What you are asked to do: Copy out each line of the listing below that contains the word "have", matching case exactly.

Data under study:
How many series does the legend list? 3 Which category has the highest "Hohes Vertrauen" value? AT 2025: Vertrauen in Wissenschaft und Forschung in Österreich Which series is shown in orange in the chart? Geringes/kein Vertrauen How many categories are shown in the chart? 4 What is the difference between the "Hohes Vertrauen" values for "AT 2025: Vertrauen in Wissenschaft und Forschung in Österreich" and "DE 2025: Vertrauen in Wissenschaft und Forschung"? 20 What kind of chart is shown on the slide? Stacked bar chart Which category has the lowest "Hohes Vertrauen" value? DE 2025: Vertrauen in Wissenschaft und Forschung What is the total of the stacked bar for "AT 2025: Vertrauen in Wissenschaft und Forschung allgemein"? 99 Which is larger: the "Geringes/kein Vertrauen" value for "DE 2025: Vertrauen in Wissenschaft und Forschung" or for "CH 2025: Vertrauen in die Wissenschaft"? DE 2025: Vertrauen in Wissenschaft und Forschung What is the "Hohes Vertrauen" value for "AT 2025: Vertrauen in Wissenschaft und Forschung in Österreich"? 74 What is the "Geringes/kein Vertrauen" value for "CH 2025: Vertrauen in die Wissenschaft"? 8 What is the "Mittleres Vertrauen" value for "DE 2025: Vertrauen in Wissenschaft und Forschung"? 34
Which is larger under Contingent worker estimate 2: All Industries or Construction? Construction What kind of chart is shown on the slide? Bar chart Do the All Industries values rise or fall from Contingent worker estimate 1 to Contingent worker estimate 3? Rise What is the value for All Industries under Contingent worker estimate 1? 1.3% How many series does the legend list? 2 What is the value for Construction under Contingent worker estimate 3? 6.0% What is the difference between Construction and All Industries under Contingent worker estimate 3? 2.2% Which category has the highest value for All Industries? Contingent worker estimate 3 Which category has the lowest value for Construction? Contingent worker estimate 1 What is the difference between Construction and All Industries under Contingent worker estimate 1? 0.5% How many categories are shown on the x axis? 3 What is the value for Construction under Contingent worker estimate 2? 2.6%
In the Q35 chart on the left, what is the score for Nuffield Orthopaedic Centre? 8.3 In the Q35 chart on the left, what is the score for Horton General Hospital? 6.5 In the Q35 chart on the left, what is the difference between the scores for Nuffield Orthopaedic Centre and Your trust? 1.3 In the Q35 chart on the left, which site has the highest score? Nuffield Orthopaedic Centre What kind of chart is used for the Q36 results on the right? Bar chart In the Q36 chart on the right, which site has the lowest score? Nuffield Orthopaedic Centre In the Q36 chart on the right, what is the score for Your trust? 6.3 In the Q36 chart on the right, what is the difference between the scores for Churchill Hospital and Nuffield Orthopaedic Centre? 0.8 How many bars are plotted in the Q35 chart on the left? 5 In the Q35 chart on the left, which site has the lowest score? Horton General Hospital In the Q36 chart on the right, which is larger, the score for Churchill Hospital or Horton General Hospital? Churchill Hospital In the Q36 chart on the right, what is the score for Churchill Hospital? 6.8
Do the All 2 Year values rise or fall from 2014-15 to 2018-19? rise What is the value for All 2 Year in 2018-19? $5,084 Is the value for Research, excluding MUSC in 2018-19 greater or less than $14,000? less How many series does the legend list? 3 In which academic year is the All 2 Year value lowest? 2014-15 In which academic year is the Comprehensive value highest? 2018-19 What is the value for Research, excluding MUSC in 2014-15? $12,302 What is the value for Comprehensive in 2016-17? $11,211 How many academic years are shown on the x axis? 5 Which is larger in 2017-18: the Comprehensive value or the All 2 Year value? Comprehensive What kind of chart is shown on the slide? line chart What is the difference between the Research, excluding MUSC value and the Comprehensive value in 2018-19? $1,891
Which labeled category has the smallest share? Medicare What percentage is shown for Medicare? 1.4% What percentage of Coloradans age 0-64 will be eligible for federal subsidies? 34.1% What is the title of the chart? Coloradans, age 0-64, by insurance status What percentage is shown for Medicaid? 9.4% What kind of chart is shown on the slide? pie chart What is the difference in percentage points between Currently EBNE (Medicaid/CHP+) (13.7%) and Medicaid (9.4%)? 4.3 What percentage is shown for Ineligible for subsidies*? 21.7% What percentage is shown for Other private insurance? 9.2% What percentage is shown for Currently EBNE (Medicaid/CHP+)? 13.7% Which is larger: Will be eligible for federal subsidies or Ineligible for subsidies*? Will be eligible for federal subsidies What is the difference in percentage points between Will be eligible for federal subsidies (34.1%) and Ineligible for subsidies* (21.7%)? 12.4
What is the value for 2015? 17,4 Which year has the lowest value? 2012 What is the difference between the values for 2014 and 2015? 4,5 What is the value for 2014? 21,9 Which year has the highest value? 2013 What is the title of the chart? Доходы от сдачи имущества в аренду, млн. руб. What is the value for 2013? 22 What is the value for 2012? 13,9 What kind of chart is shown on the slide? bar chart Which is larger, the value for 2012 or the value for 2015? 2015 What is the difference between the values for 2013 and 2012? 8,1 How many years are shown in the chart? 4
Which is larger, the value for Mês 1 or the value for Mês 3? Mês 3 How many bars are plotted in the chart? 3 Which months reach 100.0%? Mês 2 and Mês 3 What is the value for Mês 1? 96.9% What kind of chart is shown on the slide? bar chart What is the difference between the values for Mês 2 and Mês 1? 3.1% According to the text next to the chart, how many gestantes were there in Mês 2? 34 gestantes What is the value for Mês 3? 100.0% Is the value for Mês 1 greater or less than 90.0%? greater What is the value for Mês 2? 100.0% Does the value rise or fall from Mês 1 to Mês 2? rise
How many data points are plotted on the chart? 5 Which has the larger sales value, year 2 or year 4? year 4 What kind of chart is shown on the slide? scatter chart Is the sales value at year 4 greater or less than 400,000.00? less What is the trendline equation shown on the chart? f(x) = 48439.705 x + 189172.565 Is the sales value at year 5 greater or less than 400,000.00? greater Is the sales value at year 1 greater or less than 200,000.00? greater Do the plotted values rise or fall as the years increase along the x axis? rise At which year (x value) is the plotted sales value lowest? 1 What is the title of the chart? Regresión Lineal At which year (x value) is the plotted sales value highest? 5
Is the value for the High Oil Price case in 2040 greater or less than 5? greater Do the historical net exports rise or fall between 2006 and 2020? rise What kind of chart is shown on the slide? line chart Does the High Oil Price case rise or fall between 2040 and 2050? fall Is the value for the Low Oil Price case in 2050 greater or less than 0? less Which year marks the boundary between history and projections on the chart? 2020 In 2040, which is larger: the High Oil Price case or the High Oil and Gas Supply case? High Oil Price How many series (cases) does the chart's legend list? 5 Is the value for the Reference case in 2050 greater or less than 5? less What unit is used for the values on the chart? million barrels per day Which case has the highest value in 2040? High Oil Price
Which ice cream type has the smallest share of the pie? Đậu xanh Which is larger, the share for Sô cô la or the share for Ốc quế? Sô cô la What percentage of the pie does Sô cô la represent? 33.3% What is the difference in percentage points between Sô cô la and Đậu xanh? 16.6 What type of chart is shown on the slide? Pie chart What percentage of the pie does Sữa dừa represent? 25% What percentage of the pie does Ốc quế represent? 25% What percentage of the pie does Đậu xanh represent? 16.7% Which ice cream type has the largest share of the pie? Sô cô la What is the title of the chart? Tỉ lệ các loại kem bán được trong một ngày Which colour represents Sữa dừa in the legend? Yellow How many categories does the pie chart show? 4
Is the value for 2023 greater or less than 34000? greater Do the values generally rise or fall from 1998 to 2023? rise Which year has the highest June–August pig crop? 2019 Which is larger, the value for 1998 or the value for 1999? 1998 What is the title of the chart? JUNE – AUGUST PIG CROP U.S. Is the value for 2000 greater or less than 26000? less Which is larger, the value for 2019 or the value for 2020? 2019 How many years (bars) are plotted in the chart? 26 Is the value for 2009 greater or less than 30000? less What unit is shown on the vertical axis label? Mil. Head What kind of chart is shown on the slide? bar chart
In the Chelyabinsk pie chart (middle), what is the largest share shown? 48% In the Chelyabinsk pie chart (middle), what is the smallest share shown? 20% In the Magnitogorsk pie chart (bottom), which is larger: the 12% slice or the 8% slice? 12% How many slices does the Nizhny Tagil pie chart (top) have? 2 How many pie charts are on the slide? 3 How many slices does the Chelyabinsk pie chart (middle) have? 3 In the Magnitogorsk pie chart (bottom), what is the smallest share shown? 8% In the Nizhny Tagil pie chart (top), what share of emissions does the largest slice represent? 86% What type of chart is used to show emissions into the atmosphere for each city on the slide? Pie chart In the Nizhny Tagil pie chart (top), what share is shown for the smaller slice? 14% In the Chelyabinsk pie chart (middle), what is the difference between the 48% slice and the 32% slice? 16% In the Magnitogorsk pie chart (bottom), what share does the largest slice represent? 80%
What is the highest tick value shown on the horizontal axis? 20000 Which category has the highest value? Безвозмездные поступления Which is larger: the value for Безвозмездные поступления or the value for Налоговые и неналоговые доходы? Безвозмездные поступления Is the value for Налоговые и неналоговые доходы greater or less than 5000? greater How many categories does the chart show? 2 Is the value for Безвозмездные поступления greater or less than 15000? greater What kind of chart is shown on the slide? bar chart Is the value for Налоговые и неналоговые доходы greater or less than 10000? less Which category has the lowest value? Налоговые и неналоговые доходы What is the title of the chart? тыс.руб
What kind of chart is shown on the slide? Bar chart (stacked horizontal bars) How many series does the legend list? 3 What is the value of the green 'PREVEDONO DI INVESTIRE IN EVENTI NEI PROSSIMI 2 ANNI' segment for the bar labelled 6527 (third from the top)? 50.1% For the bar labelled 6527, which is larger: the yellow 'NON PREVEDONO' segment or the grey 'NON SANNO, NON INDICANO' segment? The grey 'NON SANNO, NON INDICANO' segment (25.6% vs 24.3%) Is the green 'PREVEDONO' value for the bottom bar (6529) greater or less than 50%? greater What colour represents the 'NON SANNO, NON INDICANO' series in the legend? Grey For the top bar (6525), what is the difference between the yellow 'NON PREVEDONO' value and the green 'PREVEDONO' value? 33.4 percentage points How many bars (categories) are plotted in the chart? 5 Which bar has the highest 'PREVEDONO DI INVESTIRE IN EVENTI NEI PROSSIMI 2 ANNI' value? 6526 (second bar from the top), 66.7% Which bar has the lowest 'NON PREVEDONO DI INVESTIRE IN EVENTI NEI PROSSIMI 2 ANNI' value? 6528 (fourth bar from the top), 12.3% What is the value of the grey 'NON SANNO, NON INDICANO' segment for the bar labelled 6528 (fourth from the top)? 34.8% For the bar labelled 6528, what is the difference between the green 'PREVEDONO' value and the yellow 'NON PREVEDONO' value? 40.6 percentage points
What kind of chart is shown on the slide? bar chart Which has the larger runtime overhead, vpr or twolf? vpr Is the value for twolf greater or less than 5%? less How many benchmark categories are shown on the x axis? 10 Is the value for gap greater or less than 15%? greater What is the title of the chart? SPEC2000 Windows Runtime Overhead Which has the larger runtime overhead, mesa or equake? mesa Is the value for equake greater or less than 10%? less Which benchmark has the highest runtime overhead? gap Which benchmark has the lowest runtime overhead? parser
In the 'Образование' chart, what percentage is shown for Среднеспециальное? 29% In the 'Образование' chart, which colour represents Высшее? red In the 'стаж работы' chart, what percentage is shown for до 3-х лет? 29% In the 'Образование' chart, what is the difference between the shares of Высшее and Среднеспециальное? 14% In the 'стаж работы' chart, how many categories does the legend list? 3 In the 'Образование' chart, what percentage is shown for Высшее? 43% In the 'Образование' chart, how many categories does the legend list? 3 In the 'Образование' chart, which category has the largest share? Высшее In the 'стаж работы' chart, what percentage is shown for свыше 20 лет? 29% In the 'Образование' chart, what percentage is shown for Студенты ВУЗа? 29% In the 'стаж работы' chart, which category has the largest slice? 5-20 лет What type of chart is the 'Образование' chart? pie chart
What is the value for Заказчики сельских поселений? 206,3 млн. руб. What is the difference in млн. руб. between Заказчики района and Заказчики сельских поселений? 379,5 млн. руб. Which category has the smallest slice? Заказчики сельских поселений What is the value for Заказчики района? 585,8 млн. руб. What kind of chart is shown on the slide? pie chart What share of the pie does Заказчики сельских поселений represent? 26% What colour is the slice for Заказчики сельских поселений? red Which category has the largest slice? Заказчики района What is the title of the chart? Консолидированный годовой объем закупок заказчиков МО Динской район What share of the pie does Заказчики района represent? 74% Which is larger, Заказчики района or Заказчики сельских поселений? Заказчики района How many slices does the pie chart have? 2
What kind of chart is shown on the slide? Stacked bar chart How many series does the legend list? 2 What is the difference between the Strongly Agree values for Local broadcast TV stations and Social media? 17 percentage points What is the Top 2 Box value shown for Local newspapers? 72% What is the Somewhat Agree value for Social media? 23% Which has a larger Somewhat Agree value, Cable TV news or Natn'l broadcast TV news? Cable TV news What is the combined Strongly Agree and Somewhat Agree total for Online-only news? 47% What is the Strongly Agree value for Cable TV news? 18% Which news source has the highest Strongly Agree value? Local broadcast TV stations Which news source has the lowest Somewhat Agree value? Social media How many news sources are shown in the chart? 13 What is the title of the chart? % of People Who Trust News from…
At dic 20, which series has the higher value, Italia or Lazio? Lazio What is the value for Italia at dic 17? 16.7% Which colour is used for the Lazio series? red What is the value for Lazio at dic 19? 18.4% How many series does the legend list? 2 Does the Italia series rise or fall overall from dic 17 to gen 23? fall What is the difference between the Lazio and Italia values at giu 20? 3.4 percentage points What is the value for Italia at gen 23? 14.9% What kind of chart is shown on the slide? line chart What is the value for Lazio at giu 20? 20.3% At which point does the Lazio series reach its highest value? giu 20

Solution to this exercise:
In the Chelyabinsk pie chart (middle), what is the largest share shown? 48% In the Chelyabinsk pie chart (middle), what is the smallest share shown? 20% In the Magnitogorsk pie chart (bottom), which is larger: the 12% slice or the 8% slice? 12% How many slices does the Nizhny Tagil pie chart (top) have? 2 How many pie charts are on the slide? 3 How many slices does the Chelyabinsk pie chart (middle) have? 3 In the Magnitogorsk pie chart (bottom), what is the smallest share shown? 8% In the Nizhny Tagil pie chart (top), what share of emissions does the largest slice represent? 86% What type of chart is used to show emissions into the atmosphere for each city on the slide? Pie chart In the Nizhny Tagil pie chart (top), what share is shown for the smaller slice? 14% In the Chelyabinsk pie chart (middle), what is the difference between the 48% slice and the 32% slice? 16% In the Magnitogorsk pie chart (bottom), what share does the largest slice represent? 80%
What is the value for Заказчики сельских поселений? 206,3 млн. руб. What is the difference in млн. руб. between Заказчики района and Заказчики сельских поселений? 379,5 млн. руб. Which category has the smallest slice? Заказчики сельских поселений What is the value for Заказчики района? 585,8 млн. руб. What kind of chart is shown on the slide? pie chart What share of the pie does Заказчики сельских поселений represent? 26% What colour is the slice for Заказчики сельских поселений? red Which category has the largest slice? Заказчики района What is the title of the chart? Консолидированный годовой объем закупок заказчиков МО Динской район What share of the pie does Заказчики района represent? 74% Which is larger, Заказчики района or Заказчики сельских поселений? Заказчики района How many slices does the pie chart have? 2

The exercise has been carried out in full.